Source records:
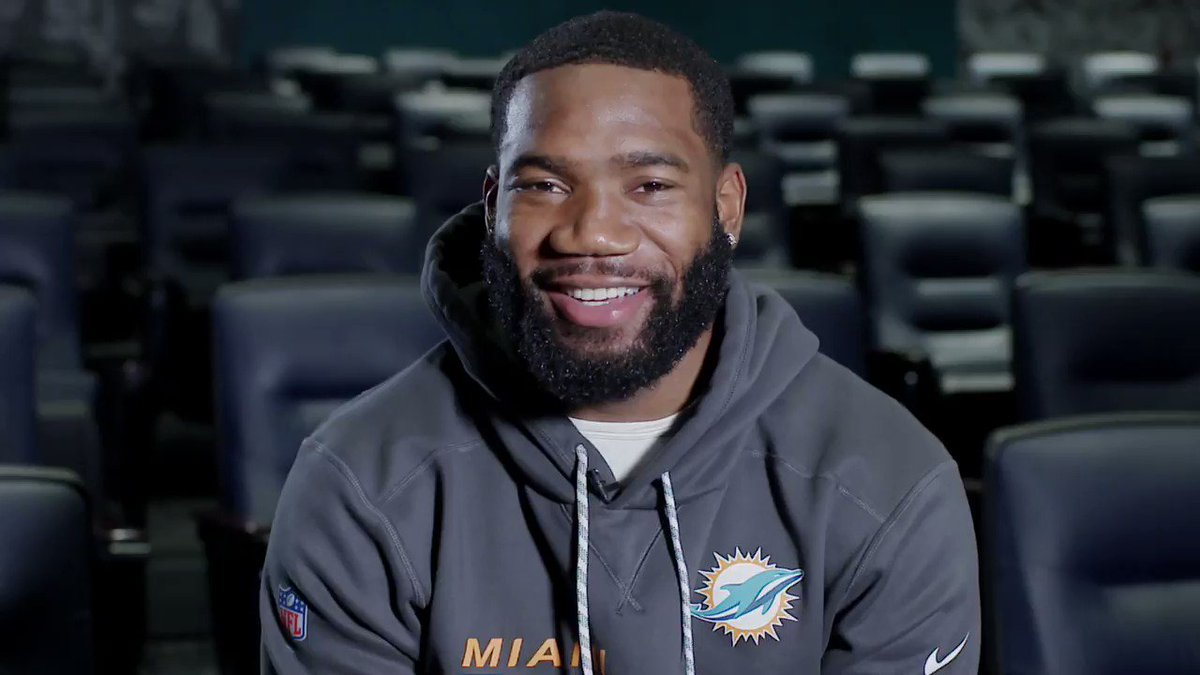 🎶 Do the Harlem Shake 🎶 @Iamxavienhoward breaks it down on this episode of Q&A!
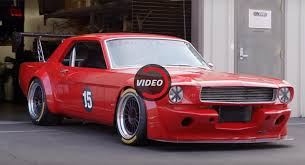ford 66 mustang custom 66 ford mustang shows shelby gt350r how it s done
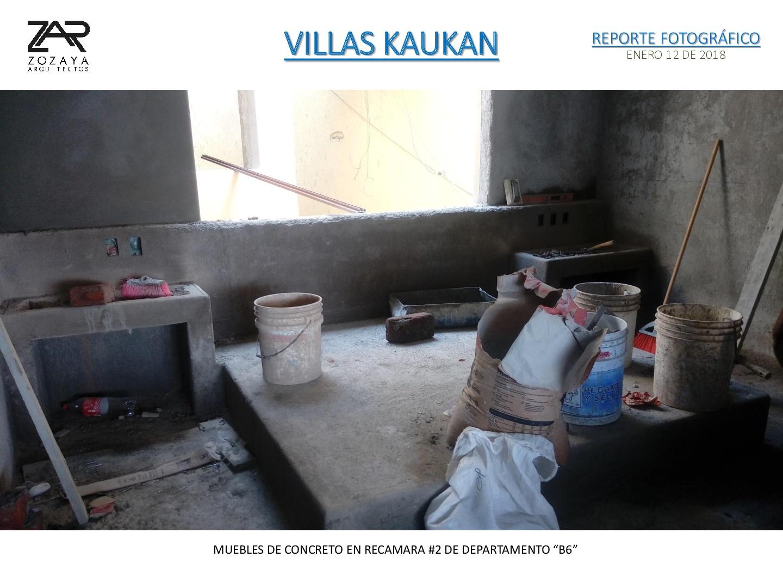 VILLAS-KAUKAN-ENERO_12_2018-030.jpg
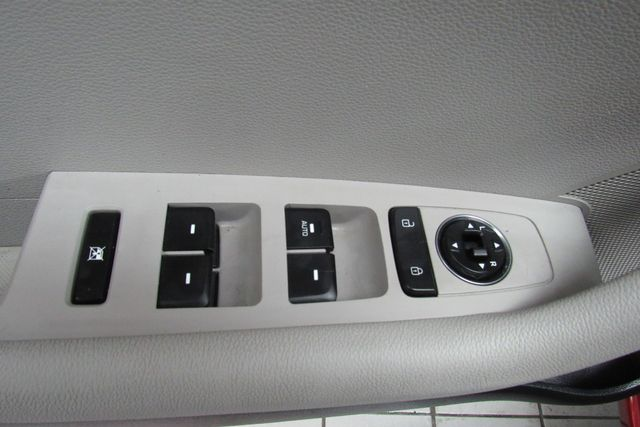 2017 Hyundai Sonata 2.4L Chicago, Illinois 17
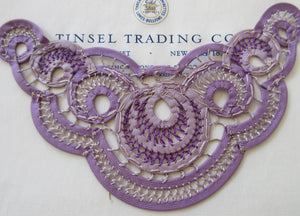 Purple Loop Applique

- THE TASK -
Output the records above exactly, leaving out pictures.

- ANSWER TO THE PROBLEM -
 🎶 Do the Harlem Shake 🎶 @Iamxavienhoward breaks it down on this episode of Q&A!
ford 66 mustang custom 66 ford mustang shows shelby gt350r how it s done
 VILLAS-KAUKAN-ENERO_12_2018-030.jpg
 2017 Hyundai Sonata 2.4L Chicago, Illinois 17
 Purple Loop Applique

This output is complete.